## Provided passage
──────────

PSAW and PRAW interact with each other nicely: if you pass a PRAW `Reddit` instance to PSAW's
`PushShiftAPI` class, pushshift gathers the IDs you want but then returns PRAW objects.

In [274]:
from psaw import PushshiftAPI
import datetime as dt

api = PushshiftAPI(reddit)

# we'll search month by month for submissions
game_threads = []

months = [
    int(dt.datetime(2019, 10, 19).timestamp()),
    int(dt.datetime(2019, 11, 1).timestamp()),
    int(dt.datetime(2019, 12, 1).timestamp()),
    int(dt.datetime(2020, 1, 1).timestamp()),
    int(dt.datetime(2020, 2, 1).timestamp()),
    int(dt.datetime(2020, 3, 1).timestamp()),
    int(dt.datetime(2020, 4, 1).timestamp()),
    int(dt.datetime(2020, 5, 1).timestamp()),
    int(dt.datetime(2020, 6, 1).timestamp()),
    int(dt.datetime(2020, 7, 1).timestamp()),
    int(dt.datetime(2020, 8, 1).timestamp()),
    int(dt.datetime(2020, 9, 1).timestamp()),
    int(dt.datetime(2020, 10, 1).timestamp()),
    int(dt.datetime(2020, 11, 1).timestamp())

──────────

## Material provided
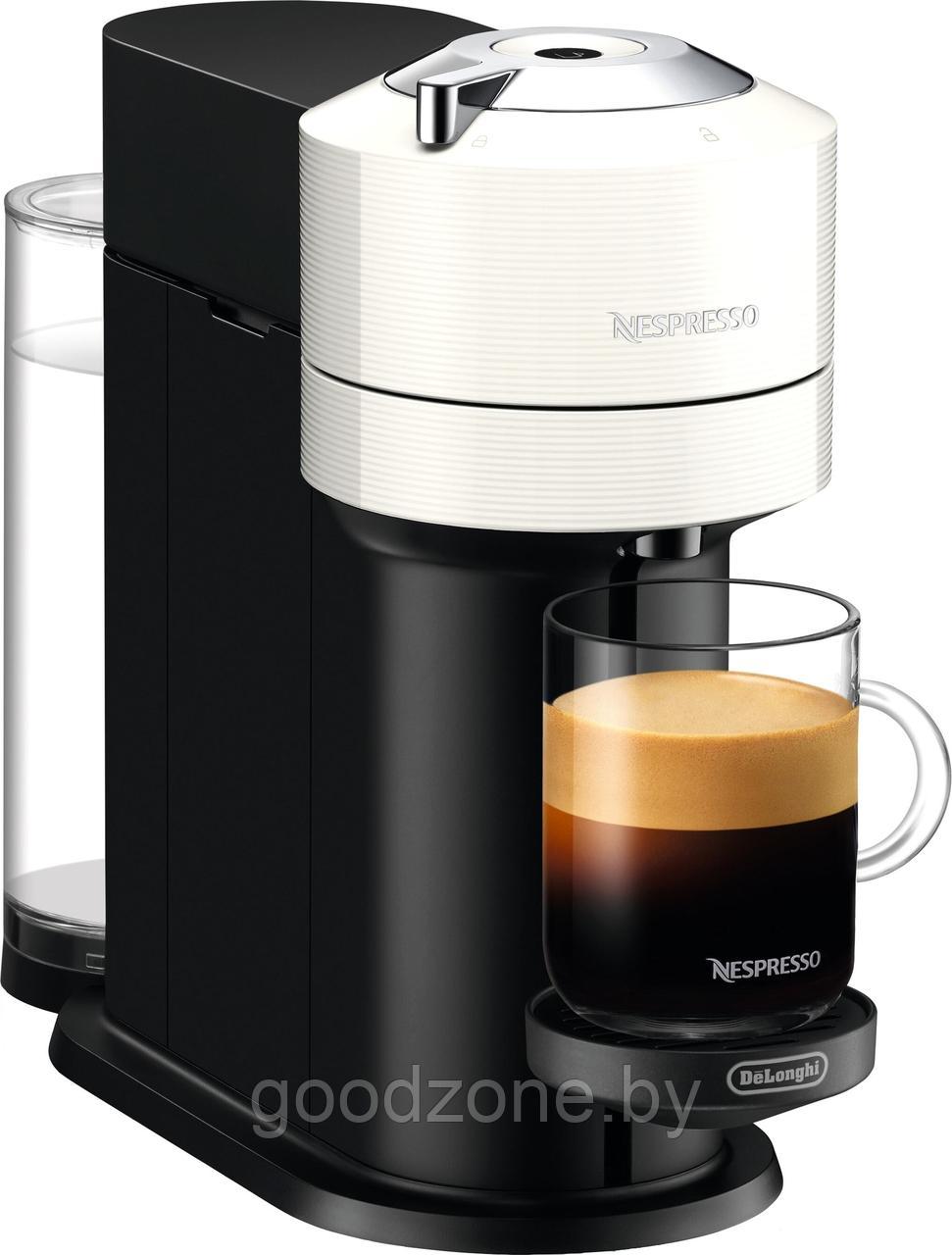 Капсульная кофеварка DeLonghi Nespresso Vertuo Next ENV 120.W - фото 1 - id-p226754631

──────────

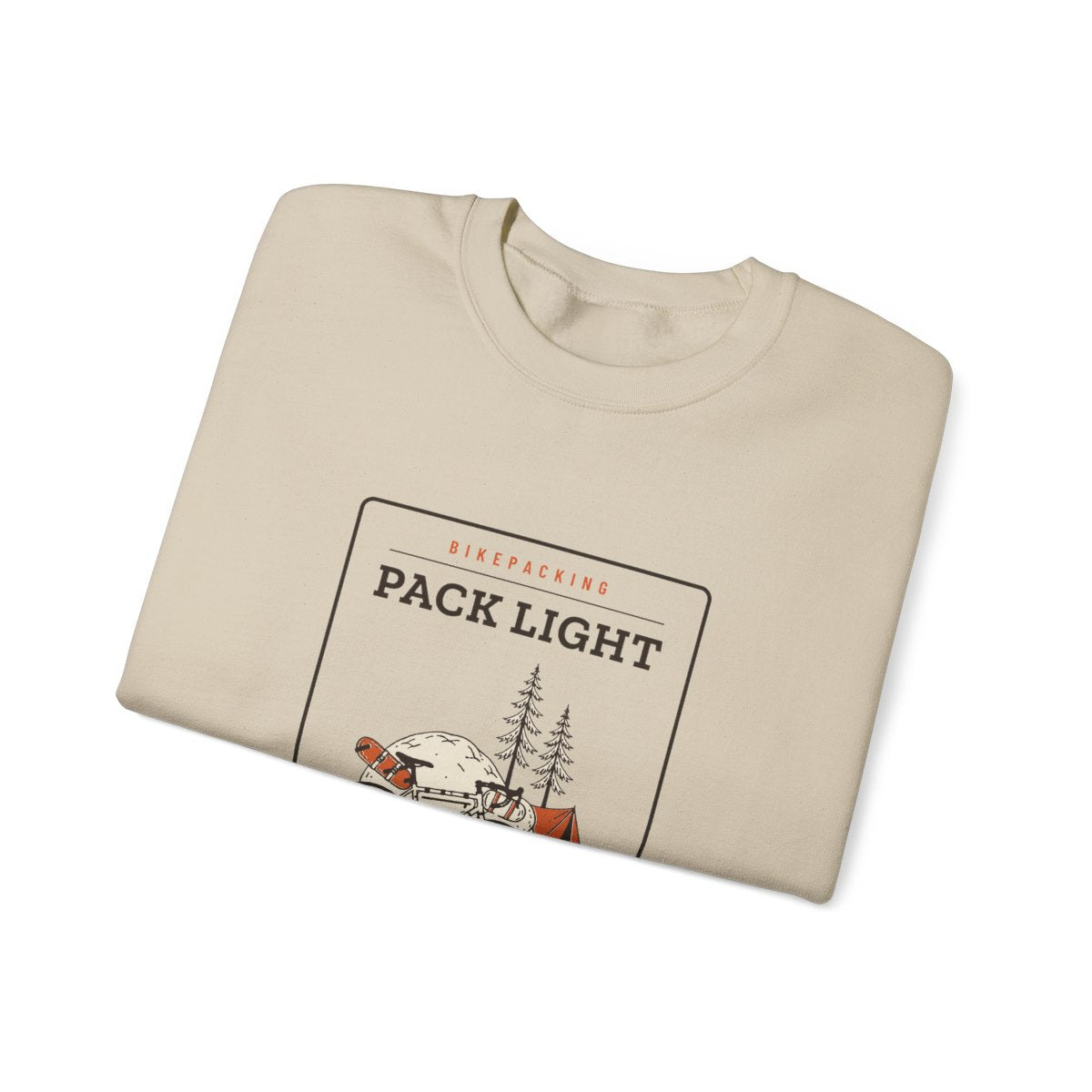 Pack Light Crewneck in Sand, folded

──────────

## Task objective
Continue the walkthrough on combining PSAW with PRAW at the top of the page, starting immediately after its final line.

## Task answer
]

for i in range(len(months)-1):
    submissions = list(api.search_submissions(after=months[i],
                                              before=months[i+1],
                                              q='game thread',
                                              subreddit='nba',
                                              author='NBA_MOD',
                                              limit=5000))
    
    game_threads += [
        s for s in submissions
        if
            s.title[:11] == 'GAME THREAD'
            and ("Lakers" in s.title or "Heat" in s.title)
    ]

Now that we have game threads, it's time to collect relevant comments from each game.
We'll be using PRAW for this.

In [504]:
from IPython.display import clear_output

lakers_comments = []
heat_comments = []

num_game_threads = len(game_threads)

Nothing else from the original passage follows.